In conclusion, a single genetic test allowing the differential diagnosis between benign and malignant ambiguous melanocytic lesions does not yet exist. However, the practical value of the FISH test used in this study was that it reinforced the histopathological diagnosis of malignancy. In unequivocal melanomas it was highly sensitive. In ambiguous melanocytic tumors, especially in thick lesions, slides should first be submitted to a referring pathologist to improve the diagnosis and then a positive FISH test would strengthen the diagnosis of ‘favor malignancy’. However, FISH testing did not formally identify patients at risk of metastasis.
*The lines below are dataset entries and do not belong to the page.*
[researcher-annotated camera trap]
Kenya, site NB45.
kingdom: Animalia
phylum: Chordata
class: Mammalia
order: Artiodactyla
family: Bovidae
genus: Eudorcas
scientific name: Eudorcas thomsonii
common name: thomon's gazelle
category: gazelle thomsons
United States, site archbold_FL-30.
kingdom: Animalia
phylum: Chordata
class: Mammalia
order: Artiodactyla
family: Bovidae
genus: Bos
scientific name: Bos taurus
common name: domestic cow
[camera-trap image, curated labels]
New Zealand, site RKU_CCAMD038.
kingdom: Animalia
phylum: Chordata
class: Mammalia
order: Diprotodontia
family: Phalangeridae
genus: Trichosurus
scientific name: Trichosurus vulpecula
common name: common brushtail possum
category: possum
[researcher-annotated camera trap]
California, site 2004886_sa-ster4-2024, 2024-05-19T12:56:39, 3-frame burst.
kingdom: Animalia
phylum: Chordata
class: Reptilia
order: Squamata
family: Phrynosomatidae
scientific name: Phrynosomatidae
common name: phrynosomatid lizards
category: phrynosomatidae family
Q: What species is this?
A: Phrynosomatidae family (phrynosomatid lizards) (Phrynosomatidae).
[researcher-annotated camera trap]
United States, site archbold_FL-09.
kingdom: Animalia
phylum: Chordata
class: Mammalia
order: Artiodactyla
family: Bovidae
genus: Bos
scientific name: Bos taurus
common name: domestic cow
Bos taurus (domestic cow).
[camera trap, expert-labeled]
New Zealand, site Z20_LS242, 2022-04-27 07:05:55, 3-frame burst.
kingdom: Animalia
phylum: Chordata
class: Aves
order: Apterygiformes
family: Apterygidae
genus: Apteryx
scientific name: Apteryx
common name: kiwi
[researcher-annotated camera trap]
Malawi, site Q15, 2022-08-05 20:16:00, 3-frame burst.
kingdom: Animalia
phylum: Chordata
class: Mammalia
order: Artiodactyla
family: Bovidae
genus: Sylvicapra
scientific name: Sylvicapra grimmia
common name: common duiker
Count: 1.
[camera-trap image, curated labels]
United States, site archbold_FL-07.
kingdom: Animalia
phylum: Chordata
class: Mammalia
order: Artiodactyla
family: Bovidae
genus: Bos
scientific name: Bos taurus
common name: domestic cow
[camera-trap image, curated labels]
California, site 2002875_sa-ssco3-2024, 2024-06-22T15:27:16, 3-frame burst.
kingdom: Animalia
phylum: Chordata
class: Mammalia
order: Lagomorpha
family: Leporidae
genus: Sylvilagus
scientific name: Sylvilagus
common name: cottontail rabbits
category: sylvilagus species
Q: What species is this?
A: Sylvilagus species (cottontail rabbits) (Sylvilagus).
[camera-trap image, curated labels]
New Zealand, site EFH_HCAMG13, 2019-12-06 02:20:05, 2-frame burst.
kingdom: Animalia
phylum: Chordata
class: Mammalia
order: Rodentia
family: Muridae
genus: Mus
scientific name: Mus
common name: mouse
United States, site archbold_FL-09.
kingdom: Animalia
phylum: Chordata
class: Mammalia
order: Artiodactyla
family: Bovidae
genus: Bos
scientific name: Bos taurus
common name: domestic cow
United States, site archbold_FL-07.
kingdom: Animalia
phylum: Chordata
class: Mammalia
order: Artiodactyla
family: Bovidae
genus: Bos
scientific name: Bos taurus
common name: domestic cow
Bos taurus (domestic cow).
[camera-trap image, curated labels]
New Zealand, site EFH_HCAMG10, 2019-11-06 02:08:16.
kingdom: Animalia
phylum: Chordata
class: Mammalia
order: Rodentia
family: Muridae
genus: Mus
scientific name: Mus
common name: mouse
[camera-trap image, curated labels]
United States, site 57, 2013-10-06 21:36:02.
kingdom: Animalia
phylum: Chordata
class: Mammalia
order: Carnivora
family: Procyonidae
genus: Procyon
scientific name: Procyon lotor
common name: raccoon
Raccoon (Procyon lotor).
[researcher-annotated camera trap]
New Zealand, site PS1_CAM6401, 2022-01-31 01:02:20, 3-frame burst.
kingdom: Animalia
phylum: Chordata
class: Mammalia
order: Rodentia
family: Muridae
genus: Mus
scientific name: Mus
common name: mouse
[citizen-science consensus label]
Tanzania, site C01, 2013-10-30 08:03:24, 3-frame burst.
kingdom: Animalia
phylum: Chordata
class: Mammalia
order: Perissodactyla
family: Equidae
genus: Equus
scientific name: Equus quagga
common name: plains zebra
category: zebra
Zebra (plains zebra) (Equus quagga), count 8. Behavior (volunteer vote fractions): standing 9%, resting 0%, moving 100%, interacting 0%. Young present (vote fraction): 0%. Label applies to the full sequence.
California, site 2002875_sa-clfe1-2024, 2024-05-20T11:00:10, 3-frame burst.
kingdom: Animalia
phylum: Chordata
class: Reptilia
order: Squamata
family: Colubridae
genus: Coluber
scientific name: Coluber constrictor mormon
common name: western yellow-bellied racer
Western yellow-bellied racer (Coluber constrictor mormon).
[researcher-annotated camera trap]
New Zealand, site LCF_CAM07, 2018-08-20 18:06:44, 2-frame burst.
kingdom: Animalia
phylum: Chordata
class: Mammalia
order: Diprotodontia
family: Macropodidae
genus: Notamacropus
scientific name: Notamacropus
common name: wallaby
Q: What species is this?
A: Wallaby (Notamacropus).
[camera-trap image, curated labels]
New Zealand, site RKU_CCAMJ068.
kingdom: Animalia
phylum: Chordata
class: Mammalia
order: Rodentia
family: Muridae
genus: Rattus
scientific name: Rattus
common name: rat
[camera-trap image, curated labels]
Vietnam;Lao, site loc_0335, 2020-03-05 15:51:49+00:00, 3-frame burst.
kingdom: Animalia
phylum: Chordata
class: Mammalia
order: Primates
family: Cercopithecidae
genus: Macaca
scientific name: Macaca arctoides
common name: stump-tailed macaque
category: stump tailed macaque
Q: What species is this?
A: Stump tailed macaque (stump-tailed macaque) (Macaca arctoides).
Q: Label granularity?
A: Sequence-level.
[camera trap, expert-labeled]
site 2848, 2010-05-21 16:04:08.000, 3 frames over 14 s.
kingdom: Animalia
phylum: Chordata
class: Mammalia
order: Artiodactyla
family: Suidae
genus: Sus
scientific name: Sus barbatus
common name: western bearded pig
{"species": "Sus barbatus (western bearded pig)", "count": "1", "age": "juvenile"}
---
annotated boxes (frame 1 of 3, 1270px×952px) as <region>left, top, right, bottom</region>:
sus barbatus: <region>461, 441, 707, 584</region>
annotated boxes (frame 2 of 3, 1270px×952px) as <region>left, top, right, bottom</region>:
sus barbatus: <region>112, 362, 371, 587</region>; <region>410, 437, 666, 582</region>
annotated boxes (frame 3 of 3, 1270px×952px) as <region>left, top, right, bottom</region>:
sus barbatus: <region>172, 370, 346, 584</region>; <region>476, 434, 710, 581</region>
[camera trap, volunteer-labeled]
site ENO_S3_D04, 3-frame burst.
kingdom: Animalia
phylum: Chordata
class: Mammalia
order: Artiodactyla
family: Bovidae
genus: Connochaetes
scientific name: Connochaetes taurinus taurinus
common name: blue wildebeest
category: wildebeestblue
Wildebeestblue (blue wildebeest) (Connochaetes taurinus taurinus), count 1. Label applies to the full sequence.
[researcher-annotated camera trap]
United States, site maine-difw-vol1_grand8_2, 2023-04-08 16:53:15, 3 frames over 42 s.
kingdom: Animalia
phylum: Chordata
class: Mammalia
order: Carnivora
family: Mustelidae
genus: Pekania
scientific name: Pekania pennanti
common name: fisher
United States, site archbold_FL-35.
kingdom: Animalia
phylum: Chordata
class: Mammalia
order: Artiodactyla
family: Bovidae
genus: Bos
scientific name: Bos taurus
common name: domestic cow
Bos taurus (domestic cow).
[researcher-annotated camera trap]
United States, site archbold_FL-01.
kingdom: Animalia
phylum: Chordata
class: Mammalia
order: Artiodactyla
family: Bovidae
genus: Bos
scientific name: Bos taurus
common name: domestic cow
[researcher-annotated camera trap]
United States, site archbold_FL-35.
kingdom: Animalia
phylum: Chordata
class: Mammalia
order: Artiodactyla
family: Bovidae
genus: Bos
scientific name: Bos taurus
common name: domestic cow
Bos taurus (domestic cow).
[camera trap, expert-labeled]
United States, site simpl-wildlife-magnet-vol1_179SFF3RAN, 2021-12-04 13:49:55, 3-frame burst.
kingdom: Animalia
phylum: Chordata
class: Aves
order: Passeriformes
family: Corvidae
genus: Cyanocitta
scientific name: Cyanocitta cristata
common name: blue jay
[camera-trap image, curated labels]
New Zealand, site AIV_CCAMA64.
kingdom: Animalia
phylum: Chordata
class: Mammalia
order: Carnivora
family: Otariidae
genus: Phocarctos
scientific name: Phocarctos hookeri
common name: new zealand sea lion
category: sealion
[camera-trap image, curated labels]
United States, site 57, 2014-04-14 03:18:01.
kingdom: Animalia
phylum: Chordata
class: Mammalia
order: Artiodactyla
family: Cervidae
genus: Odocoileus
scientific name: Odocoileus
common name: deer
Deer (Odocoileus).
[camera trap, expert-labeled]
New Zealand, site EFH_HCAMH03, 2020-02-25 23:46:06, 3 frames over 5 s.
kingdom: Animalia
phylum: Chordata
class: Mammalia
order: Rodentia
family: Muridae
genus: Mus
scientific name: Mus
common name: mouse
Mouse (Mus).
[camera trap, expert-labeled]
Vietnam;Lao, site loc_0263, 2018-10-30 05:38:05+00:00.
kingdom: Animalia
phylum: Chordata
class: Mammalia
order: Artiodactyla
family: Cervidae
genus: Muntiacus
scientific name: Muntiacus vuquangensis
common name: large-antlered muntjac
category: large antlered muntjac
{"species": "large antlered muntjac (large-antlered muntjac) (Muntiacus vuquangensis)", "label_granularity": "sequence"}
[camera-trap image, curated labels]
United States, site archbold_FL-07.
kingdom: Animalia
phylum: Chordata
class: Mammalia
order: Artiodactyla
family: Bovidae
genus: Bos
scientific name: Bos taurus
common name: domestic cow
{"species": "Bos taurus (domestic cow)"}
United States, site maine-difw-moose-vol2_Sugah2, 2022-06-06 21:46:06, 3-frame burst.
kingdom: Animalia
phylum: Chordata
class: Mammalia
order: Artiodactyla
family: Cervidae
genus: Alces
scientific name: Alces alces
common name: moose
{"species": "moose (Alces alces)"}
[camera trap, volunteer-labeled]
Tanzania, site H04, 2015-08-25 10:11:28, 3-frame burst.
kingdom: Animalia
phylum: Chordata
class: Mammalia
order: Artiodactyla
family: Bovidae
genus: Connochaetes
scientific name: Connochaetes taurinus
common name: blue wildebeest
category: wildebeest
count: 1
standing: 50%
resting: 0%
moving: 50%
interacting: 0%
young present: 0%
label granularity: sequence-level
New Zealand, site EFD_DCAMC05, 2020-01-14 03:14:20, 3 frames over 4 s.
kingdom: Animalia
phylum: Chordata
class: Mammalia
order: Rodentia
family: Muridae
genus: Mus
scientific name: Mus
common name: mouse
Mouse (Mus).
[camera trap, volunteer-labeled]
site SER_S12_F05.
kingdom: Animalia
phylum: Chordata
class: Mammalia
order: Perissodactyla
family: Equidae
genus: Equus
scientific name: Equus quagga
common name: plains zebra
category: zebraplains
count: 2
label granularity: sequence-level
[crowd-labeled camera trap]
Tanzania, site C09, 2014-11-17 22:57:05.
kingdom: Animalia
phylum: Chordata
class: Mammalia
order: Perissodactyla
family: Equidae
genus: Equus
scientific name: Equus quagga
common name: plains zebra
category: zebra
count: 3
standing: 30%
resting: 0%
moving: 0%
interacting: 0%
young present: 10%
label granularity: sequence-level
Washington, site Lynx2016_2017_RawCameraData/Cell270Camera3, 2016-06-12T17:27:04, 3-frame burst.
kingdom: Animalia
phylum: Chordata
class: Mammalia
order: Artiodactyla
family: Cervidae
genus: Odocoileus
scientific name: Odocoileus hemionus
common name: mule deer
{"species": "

In unequivocal benign melanocytic ambiguous lesions, caution should be taken if the FISH test is positive, whereas a negative test would be an ancillary argument for benignity in ‘favor benign’ cases.18 In our opinion, FISH positivity alone without histopathological diagnosis of malignancy should not lead to modifying the patient's treatment. Finally, in cases with discordance between pathologists, the value of a positive FISH test was high when a single pathologist favored malignancy. Therefore, ambiguous lesions with doubtful or discordant histopathological analyses should be tested by FISH. In this group, FISH-positive cases should be managed in the same way as malignant and ‘favor malignant’ cases. Further genetic testing should be conducted on FISH-negative ‘favor malignant’ cases.